◆ **STATED PROBLEM 1**:
According to the woodworking projects thread, what was added to the dust collector after the shop was rearranged?
◆ **STATED PROBLEM 2**:
Reproduce the part of the woodworking projects thread starting at "Thought I would" and ending at "faithful scrap picker-upper.".
◆ **STATED PROBLEM 3**:
Write what comes next in the woodworking projects thread, picking up from where it stops.

— BEGIN SELECTION —

# my recent projects



## DerekO (Jan 20, 2010)

Thought I would upload some pics since I haven't kept up on it First one is what I was using to route the dados to make a shelf that had several compartments to hold the red and blue boxes of screws and bolts. It replaces the one that will show up under the clamps. The second one shows why the dadoes didn't end up matching  Next two are the magazine rack that still isn't hung, shows front and back. Mortises ended up way to big after I rounded over the slats


----------



## DerekO (Jan 20, 2010)

The next pics are of the first cabinet I made, basically the first thing made with the new table saw and router/table combo. Also shows my faithful scrap picker-upper.


----------



## DerekO (Jan 20, 2010)

This one shows what got made to hold the clamps after the clamp rack failed. Also the original holder for the red and blue boxes which was a real pain to replace the boxes on and which lead to my making something to hold them. 

Some of the next ones show my little work area and the box holder being clamped up with almost every clamp except the tiny ones and the 4' bar clamps being used.
'

Things have been rearranged since then with the white cabinet moving where the large metal shelf was, the dust collector where the white cabinet was and it now has a separator and a thien baffle, and of course the table saw is gone.

I still need to take pics of the dust collector in it's new spot with the separator and the new table saw if it ever gets fixed and put together.


----------



## CanuckGal (Nov 26, 2008)

Derek good to see some pictures finally! That bin cabinet looks like it will be very sturdy. Once again you have proved the saying "you can never have enough clamps!"


----------



## DerekO (Jan 20, 2010)

— END SELECTION —
— BEGIN DATA EXCERPTS —

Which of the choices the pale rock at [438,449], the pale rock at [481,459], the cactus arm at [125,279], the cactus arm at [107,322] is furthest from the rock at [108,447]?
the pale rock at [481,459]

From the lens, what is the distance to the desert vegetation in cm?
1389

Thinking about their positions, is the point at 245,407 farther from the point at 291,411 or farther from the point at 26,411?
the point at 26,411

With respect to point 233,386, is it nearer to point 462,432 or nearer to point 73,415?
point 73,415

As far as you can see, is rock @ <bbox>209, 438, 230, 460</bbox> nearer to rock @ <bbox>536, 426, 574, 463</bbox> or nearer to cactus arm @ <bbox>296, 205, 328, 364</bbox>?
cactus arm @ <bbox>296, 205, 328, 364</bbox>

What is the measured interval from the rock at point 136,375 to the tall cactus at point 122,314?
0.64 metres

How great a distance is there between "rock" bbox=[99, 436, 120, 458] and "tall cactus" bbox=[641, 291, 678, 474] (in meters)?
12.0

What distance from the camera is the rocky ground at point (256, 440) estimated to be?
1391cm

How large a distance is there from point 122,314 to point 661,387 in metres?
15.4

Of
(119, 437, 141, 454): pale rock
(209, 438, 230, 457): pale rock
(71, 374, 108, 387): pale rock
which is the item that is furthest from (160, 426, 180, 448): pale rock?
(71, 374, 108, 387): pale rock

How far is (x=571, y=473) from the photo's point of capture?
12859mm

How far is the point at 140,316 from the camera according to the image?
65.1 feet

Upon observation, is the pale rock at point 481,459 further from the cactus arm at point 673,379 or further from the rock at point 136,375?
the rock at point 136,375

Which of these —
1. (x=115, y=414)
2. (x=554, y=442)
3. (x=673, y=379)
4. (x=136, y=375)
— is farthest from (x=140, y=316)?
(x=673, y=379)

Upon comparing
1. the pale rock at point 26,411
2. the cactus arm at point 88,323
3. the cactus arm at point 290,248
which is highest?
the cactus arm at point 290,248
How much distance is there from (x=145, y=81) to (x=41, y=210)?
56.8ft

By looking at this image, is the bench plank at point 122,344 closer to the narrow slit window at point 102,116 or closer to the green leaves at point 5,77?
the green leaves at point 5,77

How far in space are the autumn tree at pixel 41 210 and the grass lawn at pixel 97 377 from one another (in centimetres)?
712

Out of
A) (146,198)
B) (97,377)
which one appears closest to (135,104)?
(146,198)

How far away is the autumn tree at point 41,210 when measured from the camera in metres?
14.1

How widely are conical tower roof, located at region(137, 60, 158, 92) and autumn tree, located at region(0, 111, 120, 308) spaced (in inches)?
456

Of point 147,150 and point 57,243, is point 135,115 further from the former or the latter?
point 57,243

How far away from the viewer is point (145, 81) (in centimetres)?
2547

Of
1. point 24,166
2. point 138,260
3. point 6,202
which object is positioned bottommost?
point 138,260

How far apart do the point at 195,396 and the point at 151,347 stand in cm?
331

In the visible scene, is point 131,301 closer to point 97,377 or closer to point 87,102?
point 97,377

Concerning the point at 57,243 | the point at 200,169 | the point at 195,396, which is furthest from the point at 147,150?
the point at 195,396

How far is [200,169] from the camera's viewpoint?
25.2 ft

— END DATA EXCERPTS —

◆ **EXERCISE RESULT 1**:
A separator and a thien baffle.

◆ **EXERCISE RESULT 2**:
Thought I would upload some pics since I haven't kept up on it First one is what I was using to route the dados to make a shelf that had several compartments to hold the red and blue boxes of screws and bolts. It replaces the one that will show up under the clamps. The second one shows why the dadoes didn't end up matching  Next two are the magazine rack that still isn't hung, shows front and back. Mortises ended up way to big after I rounded over the slats


----------



## DerekO (Jan 20, 2010)

The next pics are of the first cabinet I made, basically the first thing made with the new table saw and router/table combo. Also shows my faithful scrap picker-upper.

◆ **EXERCISE RESULT 3**:
The bin cabinet is sturdy even those some of the shelves broke at the dado. I just glued in the separators and they supported the breaks. Several of the dividers are lopsided and will only fit the small bins in sideways  But it is still much better than that piece of plastic they were supposed to attach to or the older case we got from Builders Square (no longer in business around here) about 17 years ago. It had some of the pieces of acrylic that would swing down to hold the bins in place while moving it break. So it could be a challenge bringing it to the work area. Now it is easy to stand up and just search for the right one. Or is most of the time...do need to get my brother over to wire in some more lights in the garage along with more outlets there and the basement.

Now for clamps....I have some coupons for Harbor Freight to get more of the larger black and red (or is it orange?) ones for under $2.00 a piece.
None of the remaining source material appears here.